Thursday, March 26, 2009

I wonder

This is what I wonder...
I wonder if I am good enough to raise these 3 girls. Am I good enough to make the right decisions so they grow up right. Will they be kind, will they be caring, will they put others first. I wonder if they will be able to expand in their talents and be smart in school. If they will have close friends when they need them, or if they will be best friends with their mom or seek guidance from their dad. I wonder if they will live every day to the fullest and always be happy. I wonder if they will make all the right decisions and take the proper course. I wonder if they will follow their dreams. I wonder if they will be best friends and go to eachother when they need help. I wonder if they will know how to help others in need. I wonder if they will be strong in the church and marry in the temple one day. I wonder if I will help them be the best they can be so they can be the best wife and mom some day. I wonder how am I going to teach these girls to be the best they can be so they can have the best future. I wonder how someone trusts me to make the right decisions for them. I wonder if I will mess up. I know there will be mistakes and tough times, but the Lord knew what he was doing when he blessed me with these little girls and I will try my hardest to raise them right. I love them more than life itself and I can't wait to see what great things they do in their future because I know they will all grow up to be amazing women. I know that if I do my best and always be there for them they will know they are loved and always feel safe.

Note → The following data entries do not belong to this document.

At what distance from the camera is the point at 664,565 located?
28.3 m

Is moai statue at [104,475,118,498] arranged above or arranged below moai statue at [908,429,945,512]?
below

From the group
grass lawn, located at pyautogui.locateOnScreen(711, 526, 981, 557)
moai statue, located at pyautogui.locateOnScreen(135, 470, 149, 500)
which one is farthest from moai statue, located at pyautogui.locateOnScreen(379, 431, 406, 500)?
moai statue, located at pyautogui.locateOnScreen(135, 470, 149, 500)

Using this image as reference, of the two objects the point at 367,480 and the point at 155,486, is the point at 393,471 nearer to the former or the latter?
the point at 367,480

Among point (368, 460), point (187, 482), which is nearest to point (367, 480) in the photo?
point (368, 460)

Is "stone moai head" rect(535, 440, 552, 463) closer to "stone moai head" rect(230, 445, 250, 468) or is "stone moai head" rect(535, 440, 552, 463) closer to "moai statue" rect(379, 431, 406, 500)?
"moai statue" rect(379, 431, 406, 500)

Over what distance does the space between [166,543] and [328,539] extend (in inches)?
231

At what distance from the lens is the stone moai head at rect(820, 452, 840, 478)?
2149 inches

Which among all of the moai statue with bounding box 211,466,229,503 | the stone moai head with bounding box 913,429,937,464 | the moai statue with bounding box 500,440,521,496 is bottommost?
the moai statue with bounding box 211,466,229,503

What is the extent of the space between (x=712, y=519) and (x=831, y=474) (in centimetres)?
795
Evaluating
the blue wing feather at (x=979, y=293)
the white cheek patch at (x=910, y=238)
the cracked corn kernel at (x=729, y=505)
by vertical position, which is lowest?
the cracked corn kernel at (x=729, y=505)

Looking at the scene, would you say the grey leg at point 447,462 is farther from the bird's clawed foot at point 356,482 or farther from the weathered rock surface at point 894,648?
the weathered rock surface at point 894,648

I love these girls and I will work my hardest to give them the best life they can have and I know with an amazing husband by my side we can do anything.

3 comments:

the fellers said...

you are seriously like the cutest thing! Seriously! You are such a great mom, and I know you guys will do great with those girls, cause you already have, and you have always amazed me with how you get through things, like having twins, preterm labor and sickness...seriously, you guys are great, and how could those girlies NOT turn out great....cause look at you guys, and plus, they are freaking beautiful, so they have to be great! Can Scoty marry one of them? Wouldnt that be funny! haha

Mleger said...

All we are asked to do is our best. You're on the right track by loving them and modelling the behaviour you feel is important for them to develop. We are all works in progress who need to improve through our lives. We are imperfect beings struggling to be perfect...

Janas Bananas said...

I think these are the questins every mom asks..WIll I do a good enough job to make them what tehy need to be...its scary, but such a honor to be trusted with these special little spirits, nothing is better then that. I think that if we arn't questioning ourselves then we arn't doing our best, striving to be the best parent we can be is what we need to be doing. And thinking about what is best for our children is the only way to do it right?? YOu are doing a great job, your family are healthey and happy and you are thankful for it all, Its very refreashing to read.